Bem, o percurso que examinamos mostrou como a palavra acompanhou as populações falantes de latim e, depois, das línguas românicas de geração em geração e como ela entrou novamente como empréstimo germânico, com uma forma e um significado diferentes. Mas a história não termina aqui, pois a cultura latina já vivia em simbiose com a cultura grega, antes de entrar em contato com os povos germânicos do norte. Como dissemos, o étimo indo-europeu tomou no dialeto ático do grego, falado na cidade de Atenas, a forma εἰδέναι (transliterado eidenai), donde deriva ιδέα (transliterado idea, ou seja: “ideia”). Para Platão, existem em nós princípios universais projetados pelas coisas que percebemos no mundo inteligível. Assim, a ideia de uma coisa é projeção da imagem, do saber. Por isso, esta doutrina é chamada de “idealismo”.  Já Aristóteles entende que as coisas emitem imagens de si próprias assimiladas pelos sentidos e interpretadas pelo saber inato ou adquirido, essas são as ideias. Alguns séculos mais tarde, Cícero toma o termo do grego junto com o conceito para nomear a ideia platônica que é o arquétipo. Ainda dessa mesma raiz procede ídolo, originalmente representação mental ou fantasma, e caleidoscópio, aqueles tubos que formam imagens harmoniosas mediante um jogo de espelhos (cal-eido-scópio de kalos “belo, bom” + eidos “imagem” + -scope da raiz *spek- que significa “observar”). Mas, em grego, a raiz *weid- produziu também ἱστορία (transliterado historía). Esse termo, significava originalmente “conhecimento adquirido por inquérito” e daí passou para “relatório”, “relato de fatos cronológicos” — a nossa  história —  e “narrativa”, ou seja estória, como explica o fantástico Online Etymology Dictionary (disponível em:  https://www.etymonline.com/search?q=history acesso em 4 jun. 2020).

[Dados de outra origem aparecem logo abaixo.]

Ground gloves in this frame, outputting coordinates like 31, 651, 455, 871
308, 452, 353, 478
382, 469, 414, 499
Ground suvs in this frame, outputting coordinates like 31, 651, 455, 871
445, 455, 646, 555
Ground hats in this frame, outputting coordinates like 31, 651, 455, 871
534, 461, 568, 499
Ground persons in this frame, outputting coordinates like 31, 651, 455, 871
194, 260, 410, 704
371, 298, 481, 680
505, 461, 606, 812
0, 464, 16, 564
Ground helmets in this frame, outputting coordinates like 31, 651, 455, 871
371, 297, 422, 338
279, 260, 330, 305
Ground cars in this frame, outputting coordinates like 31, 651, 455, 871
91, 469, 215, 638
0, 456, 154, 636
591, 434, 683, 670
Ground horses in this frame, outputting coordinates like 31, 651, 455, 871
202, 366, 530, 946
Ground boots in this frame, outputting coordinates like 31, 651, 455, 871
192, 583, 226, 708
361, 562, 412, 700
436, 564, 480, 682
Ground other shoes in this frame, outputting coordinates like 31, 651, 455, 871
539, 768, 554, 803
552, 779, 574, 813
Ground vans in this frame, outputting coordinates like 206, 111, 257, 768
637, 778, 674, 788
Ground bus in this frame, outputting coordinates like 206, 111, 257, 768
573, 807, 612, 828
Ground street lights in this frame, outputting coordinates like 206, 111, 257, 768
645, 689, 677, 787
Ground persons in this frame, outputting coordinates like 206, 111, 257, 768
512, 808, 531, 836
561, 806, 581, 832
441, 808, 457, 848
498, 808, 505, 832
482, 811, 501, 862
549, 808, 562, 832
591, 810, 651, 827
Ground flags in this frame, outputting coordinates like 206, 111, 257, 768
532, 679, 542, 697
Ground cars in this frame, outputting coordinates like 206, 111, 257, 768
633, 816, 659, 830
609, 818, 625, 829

Conhecer nossa história serve para entender a nós mesmos, pesquisar nas trevas do passado para enxergar as névoas do futuro e evitar os precipícios da ignorância e do fanatismo enquanto indivíduos, comunidades e sociedades. Conhecer a história das palavras que nos acompanham no dia a dia, que articulam nossas ideias, para vê-las com um novo olhar. É impossível saber como soou exatamente a antiga raiz *weid- nas bocas daqueles primeiros indo-europeus que viajavam a cavalo pelas estepes da Rússia, mas uma multidão de vocábulos faz ecoar aquele termo, ajudando a guiar o pensamento do nosso mundo e do nosso tempo.

 

Hoje, mais do que nunca, é necessário aprender a olhar as trevas em que estamos sumidas, abrir os olhos e o conhecimento para evitar a cegueira coletiva, para poder respirar! José Saramago publicou em 1995 o Ensaio sobre a cegueira e, em 2008, Fernando Meirelles o adaptou ao cinema com o título de Blindness. Essa narrativa visionária nos fala de uma misteriosa pandemia que torna as pessoas cegas. Para recuperar a lucidez, será necessário resgatar a piedade, a solidariedade e a coragem. Saramago trouxe uma frase do Livro dos conselhos como epígrafe para abrir o seu romance: “Se podes olhar, vê. Se podes ver, repara”.